Aurora Green Diamond
- Weight: 5.03 carats (1.006 g)
- Color: Fancy Vivid Green
- Cut: Cut-Cornered Rectangular Modified Brilliant
- Country of origin: Brazil
- Original owner: Scarselli Diamonds
- Owner: Chow Tai Fook
- Estimated value: US$16.8 million (May 2016)

= Aurora Green Diamond =

The Aurora Green Diamond is a 5.03 carat vivid green diamond with VS2 clarity. In May 2016, the Aurora Green became the largest vivid green diamond to ever sell at auction. The record was previous held by a 2.54 carat Fancy Vivid Green VS1 diamond that was sold by Sotheby’s on November 17, 2009, for $1.22 million per carat according to the Diamond Investment & Intelligence Center.
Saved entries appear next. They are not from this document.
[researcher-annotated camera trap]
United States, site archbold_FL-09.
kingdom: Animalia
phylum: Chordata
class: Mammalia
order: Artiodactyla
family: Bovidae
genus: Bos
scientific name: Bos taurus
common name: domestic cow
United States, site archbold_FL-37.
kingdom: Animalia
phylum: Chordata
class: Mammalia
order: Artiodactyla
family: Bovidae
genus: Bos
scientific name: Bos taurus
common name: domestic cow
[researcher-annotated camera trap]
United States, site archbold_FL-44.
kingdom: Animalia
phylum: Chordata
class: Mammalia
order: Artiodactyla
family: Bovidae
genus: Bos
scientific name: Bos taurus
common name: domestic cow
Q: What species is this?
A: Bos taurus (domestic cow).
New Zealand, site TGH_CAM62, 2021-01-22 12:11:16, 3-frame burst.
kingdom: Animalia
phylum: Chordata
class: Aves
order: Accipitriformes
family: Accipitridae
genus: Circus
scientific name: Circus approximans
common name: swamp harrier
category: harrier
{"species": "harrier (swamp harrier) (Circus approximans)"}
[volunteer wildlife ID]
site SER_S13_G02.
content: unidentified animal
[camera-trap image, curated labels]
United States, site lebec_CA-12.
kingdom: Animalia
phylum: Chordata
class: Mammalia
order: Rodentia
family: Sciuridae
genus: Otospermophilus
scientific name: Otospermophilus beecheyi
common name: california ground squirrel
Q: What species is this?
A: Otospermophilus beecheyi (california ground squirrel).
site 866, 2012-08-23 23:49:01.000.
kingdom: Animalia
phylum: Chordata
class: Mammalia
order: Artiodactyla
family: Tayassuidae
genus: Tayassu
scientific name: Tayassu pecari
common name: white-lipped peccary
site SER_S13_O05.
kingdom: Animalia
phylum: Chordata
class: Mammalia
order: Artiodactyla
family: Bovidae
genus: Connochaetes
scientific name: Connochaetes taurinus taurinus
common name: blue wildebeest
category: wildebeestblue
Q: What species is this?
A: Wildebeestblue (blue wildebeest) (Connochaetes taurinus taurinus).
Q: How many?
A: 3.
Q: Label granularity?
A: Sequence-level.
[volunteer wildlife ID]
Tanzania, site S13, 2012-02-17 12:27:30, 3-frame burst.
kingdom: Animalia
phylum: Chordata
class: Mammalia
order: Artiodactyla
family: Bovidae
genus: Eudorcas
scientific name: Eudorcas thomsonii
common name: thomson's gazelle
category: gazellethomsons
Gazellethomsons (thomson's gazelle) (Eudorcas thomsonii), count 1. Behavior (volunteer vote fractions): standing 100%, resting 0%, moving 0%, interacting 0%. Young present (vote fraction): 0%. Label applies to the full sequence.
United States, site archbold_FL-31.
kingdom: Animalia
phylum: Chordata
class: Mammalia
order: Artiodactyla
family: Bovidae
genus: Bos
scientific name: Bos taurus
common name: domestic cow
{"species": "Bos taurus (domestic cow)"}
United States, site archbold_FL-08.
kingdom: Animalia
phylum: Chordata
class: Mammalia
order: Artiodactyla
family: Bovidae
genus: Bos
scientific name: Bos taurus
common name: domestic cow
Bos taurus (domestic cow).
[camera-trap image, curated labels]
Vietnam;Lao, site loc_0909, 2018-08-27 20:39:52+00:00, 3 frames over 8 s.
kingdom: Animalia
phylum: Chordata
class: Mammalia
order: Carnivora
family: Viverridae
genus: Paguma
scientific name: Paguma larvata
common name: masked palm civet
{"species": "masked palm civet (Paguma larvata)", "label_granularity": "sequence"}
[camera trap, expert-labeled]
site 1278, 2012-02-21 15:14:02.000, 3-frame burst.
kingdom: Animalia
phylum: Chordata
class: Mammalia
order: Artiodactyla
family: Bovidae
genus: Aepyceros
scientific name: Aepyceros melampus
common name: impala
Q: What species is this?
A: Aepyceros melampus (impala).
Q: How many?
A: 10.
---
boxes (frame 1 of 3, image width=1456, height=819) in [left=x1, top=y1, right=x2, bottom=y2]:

On May 31, 2016, the diamond, which was originally owned by Scarselli Diamonds was sold by Christie's for a record price per carat of $3.3 million to Chinese jewelry company Chow Tai Fook, totaling $16.8 million.

==Records==
As of 2016, Aurora Green Diamond is:
- The largest Fancy Vivid Green Diamond ever to be offered at auction.
- The most expensive Green Diamond in the world to be sold at auction.
- The highest per carat price ever sold for any Green Diamond in the world at auction.
- The most expensive Green Diamond to be sold in Asia.